Zwillingspärchen

Eine der vornehmsten Aufgaben, die Sprichwörter zu erfüllen haben, ist, mit einer Klarstellung jede Erklärung überflüssig zu machen. Das mag der Grund sein, warum für offenkundig strukturähnliche Situationen höchst unterschiedliche, ja gegensätzliche Deutungsangebote zur Verfügung stehen. Gleich und gleich gesellt sich gern, na klar. In etwa so oft, wie Gegensätze sich anziehen. Das Mysterium der Sympathie wird durch den Spruch denen entzogen, die es erforschen wollen, und jenen anderen, die in es allzu viel hineingeheimnissen. Das Plakative eines Sprichworts übergeht allerdings auch all die reizvollen Zwischenformen.

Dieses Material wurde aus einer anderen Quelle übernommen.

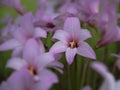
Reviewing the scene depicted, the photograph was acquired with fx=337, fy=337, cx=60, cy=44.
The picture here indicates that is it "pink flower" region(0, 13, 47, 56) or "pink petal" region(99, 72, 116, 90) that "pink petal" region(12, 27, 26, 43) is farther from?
"pink petal" region(99, 72, 116, 90)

Wie oft kommt vor, dass einer sein Gegenüber gerade meidet, weil er bei schönster Seelenverwandschaft über die Kenntnis der eigenen Untiefen vor Augen geführt bekommt, wie es ihm ergehen würde, wenn er der Attraktion durch das Spiegelbild widerstandslos nachgäbe. Gleich und gleich gesellt sich schon deswegen nicht immer gern, weil einer sich selbst nicht über den Weg traut – was so viel heißt wie am anderen zu zweifeln.